Text shown

What happens: 1. tracing-subscriber creates a registry with layers 2. JSON formatter outputs structured logs to stdout 3. OTEL SDK connects to Jaeger (via env vars) 4. All logs and traces can now be collected

Instrumenting Endpoints (src/handlers.rs)

#[tracing::instrument(skip(req))]
pub async fn create_user(
    req: web::Json<CreateUserRequest>
) -> ActixResult<HttpResponse> {
    info!("Creating new user: {}", req.name);
    // ... implementation ...
    info!(user_id = %user.id, "User created successfully");
    Ok(HttpResponse::Created().json(user))
}

What happens: 1. #[tracing::instrument] macro automatically creates a span 2. Function name becomes the span name 3. info!() logs create events within that span 4. Return value and errors are recorded 5. Span duration is automatically measured

Request ID Middleware (src/custom_middleware.rs)

pub struct RequestIdMiddleware;

// For each request:
let request_id = Uuid::new_v4().to_string();
let span = tracing::info_span!(
    "http_request",
    request_id = %request_id,
    method = %method,
    path = %path,
);

What happens: 1. Unique ID generated for each request 2. Span created with request metadata 3. All logs within that request are linked 4. Easy to trace a request across multiple services

Advanced Topics

1. Connecting Traces to Logs

In Grafana, configure the Jaeger datasource to link traces to logs: - Go to Data SourcesJaeger - Enable "Traces to Logs" - Map trace_id field to Loki

Then in Jaeger trace view, click "Logs" to see associated logs.

Work task
Update the tracing guide from "Advanced Topics" to "see associated logs.", replacing "Loki" with "Elasticsearch".

Provided data
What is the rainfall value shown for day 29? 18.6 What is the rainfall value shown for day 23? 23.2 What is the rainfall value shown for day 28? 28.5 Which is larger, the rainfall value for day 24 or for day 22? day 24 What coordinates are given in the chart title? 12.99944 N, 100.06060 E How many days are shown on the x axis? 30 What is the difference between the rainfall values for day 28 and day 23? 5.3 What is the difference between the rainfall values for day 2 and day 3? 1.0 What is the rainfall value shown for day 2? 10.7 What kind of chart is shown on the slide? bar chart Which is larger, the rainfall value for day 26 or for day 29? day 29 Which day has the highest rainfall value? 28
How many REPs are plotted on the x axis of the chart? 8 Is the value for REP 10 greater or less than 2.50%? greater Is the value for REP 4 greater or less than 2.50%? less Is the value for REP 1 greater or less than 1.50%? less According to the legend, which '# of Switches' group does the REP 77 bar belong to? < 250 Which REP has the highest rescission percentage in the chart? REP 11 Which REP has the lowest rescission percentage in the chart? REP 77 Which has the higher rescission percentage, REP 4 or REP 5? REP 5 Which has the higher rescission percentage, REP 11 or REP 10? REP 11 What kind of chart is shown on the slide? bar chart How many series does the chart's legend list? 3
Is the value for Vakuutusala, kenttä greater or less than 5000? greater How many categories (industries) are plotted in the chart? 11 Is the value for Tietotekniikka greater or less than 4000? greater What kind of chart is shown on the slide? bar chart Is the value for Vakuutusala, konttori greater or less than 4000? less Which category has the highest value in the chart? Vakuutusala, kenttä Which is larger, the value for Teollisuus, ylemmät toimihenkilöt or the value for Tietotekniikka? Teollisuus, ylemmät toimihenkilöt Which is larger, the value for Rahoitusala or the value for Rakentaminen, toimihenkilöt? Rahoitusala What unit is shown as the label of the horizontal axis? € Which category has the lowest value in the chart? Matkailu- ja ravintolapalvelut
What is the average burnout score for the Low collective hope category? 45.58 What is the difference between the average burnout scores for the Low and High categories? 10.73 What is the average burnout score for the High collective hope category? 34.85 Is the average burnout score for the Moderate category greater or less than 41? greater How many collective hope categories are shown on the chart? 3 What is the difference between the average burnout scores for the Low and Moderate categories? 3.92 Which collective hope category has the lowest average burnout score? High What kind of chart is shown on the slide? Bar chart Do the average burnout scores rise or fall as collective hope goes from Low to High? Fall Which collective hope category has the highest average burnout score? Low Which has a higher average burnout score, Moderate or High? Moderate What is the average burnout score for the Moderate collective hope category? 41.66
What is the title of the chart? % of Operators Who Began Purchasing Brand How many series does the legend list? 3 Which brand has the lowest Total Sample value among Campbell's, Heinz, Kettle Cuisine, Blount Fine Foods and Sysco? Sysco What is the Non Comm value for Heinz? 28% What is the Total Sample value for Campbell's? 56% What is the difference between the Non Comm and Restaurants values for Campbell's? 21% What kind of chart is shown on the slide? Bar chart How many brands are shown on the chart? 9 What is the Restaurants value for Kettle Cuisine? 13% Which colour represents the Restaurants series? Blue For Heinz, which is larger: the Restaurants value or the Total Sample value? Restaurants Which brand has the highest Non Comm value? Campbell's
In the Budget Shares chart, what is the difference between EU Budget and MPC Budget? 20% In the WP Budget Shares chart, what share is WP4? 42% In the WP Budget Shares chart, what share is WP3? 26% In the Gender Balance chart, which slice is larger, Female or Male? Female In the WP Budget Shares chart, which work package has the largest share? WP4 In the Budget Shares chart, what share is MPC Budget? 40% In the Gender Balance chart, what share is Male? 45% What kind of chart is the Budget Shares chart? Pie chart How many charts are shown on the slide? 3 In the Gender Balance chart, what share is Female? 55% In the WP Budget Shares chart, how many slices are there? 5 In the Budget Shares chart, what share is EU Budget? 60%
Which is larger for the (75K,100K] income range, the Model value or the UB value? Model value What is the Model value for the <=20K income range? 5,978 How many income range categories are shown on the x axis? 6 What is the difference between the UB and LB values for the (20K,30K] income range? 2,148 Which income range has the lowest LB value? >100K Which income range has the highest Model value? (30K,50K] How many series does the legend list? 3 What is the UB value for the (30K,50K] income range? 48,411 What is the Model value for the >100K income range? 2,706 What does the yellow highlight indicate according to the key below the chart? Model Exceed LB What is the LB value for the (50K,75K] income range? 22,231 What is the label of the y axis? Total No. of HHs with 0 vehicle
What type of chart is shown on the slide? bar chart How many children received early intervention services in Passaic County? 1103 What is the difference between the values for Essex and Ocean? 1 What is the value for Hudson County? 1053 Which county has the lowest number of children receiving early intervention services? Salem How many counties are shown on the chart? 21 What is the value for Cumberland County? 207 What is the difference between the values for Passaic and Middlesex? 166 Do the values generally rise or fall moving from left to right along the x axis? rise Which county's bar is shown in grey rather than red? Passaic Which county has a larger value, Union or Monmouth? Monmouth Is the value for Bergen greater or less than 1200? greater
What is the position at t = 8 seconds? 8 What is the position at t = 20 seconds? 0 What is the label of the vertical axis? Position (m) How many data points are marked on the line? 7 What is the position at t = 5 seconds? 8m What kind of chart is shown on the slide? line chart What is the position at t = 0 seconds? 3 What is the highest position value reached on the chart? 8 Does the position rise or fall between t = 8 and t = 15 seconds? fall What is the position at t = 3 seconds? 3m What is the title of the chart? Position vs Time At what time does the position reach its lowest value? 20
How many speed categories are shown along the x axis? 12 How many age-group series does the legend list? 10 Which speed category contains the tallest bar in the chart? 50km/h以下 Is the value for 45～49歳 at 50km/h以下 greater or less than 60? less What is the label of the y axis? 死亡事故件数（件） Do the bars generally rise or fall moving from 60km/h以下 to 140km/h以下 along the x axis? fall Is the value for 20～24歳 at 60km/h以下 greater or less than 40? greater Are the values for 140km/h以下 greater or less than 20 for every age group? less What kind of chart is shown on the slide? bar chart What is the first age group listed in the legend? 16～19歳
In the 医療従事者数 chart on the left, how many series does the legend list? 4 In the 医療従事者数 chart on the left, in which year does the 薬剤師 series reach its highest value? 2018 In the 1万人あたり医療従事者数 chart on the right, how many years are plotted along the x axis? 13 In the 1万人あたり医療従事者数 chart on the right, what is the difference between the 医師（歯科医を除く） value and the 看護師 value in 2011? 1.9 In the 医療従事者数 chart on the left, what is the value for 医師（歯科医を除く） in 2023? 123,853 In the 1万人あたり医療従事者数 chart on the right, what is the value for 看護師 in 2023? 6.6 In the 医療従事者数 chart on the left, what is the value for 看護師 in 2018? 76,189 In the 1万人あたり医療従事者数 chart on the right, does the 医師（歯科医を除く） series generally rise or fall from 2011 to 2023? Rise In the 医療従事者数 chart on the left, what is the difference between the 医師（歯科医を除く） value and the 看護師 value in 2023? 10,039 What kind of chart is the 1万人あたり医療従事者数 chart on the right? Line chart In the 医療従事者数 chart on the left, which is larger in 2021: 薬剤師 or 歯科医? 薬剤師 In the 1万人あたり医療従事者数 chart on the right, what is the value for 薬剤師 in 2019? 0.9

Result for this exercise
Advanced Topics

1. Connecting Traces to Logs

In Grafana, configure the Jaeger datasource to link traces to logs: - Go to Data SourcesJaeger - Enable "Traces to Logs" - Map trace_id field to Elasticsearch

Then in Jaeger trace view, click "Logs" to see associated logs.